Please repeat every one of the items below word for word, leaving the pictures out of your reply.

-- BEGIN MATERIAL TO PROCESS --

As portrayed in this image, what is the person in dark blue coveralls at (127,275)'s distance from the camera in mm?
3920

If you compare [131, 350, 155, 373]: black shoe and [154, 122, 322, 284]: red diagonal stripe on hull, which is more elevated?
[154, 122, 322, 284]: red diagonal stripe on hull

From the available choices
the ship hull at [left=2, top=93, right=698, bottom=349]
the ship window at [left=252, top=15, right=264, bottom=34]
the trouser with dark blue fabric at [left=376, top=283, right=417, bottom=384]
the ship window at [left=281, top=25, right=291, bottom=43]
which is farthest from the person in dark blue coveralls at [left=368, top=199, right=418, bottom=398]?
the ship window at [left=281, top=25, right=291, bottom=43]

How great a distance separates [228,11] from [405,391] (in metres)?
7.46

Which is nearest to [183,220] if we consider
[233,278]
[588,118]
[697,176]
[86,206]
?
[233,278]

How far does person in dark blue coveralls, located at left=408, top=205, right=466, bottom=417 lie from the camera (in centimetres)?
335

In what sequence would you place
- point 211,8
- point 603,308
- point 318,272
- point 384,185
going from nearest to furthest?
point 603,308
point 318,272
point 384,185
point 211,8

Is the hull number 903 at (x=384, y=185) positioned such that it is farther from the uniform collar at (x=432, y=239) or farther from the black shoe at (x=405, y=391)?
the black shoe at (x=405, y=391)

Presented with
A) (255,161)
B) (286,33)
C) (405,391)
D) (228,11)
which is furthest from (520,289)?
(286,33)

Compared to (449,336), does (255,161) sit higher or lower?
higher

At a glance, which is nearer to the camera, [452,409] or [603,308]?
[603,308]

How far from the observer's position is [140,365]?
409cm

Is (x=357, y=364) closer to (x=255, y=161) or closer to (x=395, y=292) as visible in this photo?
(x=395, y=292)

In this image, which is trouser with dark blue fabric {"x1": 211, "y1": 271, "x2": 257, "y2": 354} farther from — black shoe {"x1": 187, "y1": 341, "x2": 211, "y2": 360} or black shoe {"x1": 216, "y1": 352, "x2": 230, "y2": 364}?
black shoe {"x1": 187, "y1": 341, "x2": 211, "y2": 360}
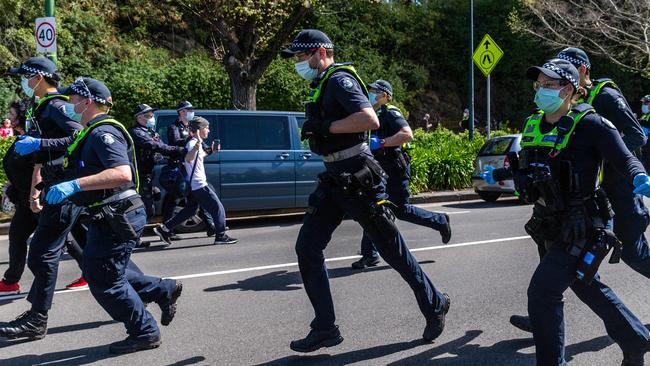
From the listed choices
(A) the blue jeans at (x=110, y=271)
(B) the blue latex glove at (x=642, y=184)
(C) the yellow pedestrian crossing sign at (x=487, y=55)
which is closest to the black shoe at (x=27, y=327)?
(A) the blue jeans at (x=110, y=271)

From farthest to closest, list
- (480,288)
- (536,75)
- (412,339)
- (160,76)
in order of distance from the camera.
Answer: (160,76) < (480,288) < (412,339) < (536,75)

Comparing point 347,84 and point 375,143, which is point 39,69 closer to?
point 347,84

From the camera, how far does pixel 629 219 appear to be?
4.33m

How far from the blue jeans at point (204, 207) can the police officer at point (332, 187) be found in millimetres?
4467

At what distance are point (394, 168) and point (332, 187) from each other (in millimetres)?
2673

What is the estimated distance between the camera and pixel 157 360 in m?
4.29

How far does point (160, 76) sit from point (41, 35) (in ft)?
30.8

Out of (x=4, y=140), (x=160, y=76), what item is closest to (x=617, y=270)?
(x=4, y=140)

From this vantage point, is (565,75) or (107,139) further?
(107,139)

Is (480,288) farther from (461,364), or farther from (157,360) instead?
(157,360)

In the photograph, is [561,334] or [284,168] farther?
[284,168]

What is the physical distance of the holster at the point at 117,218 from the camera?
421cm

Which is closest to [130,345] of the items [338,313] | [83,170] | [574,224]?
[83,170]

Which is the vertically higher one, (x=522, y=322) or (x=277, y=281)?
(x=522, y=322)
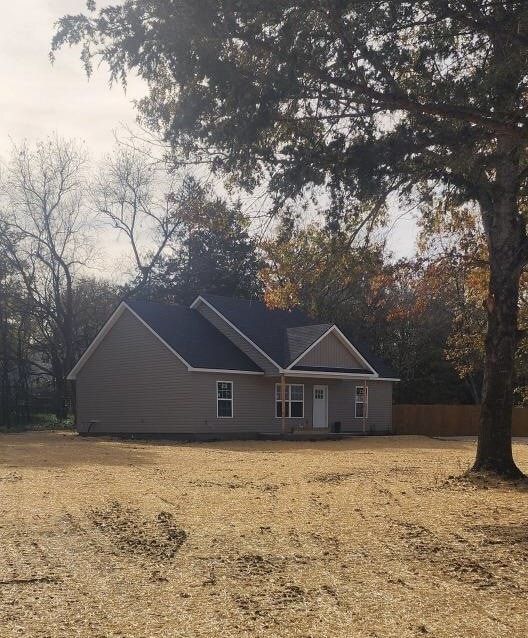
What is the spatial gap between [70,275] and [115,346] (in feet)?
41.8

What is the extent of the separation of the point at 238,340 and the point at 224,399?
3.04 metres

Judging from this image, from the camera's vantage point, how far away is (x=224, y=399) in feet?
Result: 86.9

-- END MATERIAL TO PROCESS --

• TASK OUTPUT:
As portrayed in this image, what is the person in dark blue coveralls at (127,275)'s distance from the camera in mm?
3920

If you compare [131, 350, 155, 373]: black shoe and [154, 122, 322, 284]: red diagonal stripe on hull, which is more elevated?
[154, 122, 322, 284]: red diagonal stripe on hull

From the available choices
the ship hull at [left=2, top=93, right=698, bottom=349]
the ship window at [left=252, top=15, right=264, bottom=34]
the trouser with dark blue fabric at [left=376, top=283, right=417, bottom=384]
the ship window at [left=281, top=25, right=291, bottom=43]
which is farthest from the person in dark blue coveralls at [left=368, top=199, right=418, bottom=398]?
the ship window at [left=281, top=25, right=291, bottom=43]

How great a distance separates [228,11] from [405,391] (in metres)?
7.46

Which is nearest to [183,220] if we consider
[233,278]
[588,118]
[697,176]
[86,206]
?
[233,278]

How far does person in dark blue coveralls, located at left=408, top=205, right=466, bottom=417 lie from the camera (in centimetres)?
335

In what sequence would you place
- point 211,8
- point 603,308
- point 318,272
- point 384,185
going from nearest to furthest?
point 603,308
point 318,272
point 384,185
point 211,8

Is the hull number 903 at (x=384, y=185) positioned such that it is farther from the uniform collar at (x=432, y=239) or farther from the black shoe at (x=405, y=391)?
the black shoe at (x=405, y=391)

Presented with
A) (255,161)
B) (286,33)
C) (405,391)
D) (228,11)
which is furthest from (520,289)?
(286,33)

Compared to (449,336), does (255,161) sit higher or lower?
higher

At a glance, which is nearer to the camera, [452,409] or [603,308]?
[603,308]

How far from the observer's position is [140,365]?
409cm

Is (x=357, y=364) closer to (x=255, y=161) or closer to (x=395, y=292) as visible in this photo?
(x=395, y=292)

In this image, which is trouser with dark blue fabric {"x1": 211, "y1": 271, "x2": 257, "y2": 354} farther from — black shoe {"x1": 187, "y1": 341, "x2": 211, "y2": 360} or black shoe {"x1": 216, "y1": 352, "x2": 230, "y2": 364}?
black shoe {"x1": 187, "y1": 341, "x2": 211, "y2": 360}
From the listed choices
(A) the blue jeans at (x=110, y=271)
(B) the blue latex glove at (x=642, y=184)
(C) the yellow pedestrian crossing sign at (x=487, y=55)
which is closest to the black shoe at (x=27, y=327)?
(A) the blue jeans at (x=110, y=271)

From farthest to closest, list
- (480,288)
- (536,75)
- (412,339)
- (160,76)
in order of distance from the camera.
Answer: (160,76) < (480,288) < (412,339) < (536,75)

Comparing point 347,84 and point 375,143, which is point 39,69 closer to?
point 347,84

From the camera, how far does pixel 629 219 appear to be?
4.33m

How far from the blue jeans at point (204, 207) can the police officer at point (332, 187) be found in millimetres?
4467

At what distance are point (394, 168) and point (332, 187) from each other (in millimetres)?
2673

What is the estimated distance between the camera and pixel 157 360 in m?
4.29

How far does point (160, 76) sit from point (41, 35) (in ft)?
30.8

Out of (x=4, y=140), (x=160, y=76), what item is closest to (x=617, y=270)?
(x=4, y=140)

From this vantage point, is (565,75) or (107,139) further?
(107,139)

Is (480,288) farther from (461,364), or farther from (157,360) instead?
(157,360)

In the photograph, is [561,334] or [284,168] farther?
[284,168]

What is the physical distance of the holster at the point at 117,218 from the camera?
421cm

Which is closest to [130,345] of the items [338,313] | [83,170] | [574,224]?
[83,170]

Which is the vertically higher one, (x=522, y=322) or (x=277, y=281)?
(x=522, y=322)
What is the spatial gap between [70,275] and [115,346] (in feet)?
41.8

What is the extent of the separation of the point at 238,340 and the point at 224,399?
3.04 metres

Judging from this image, from the camera's vantage point, how far away is (x=224, y=399) in feet?
Result: 86.9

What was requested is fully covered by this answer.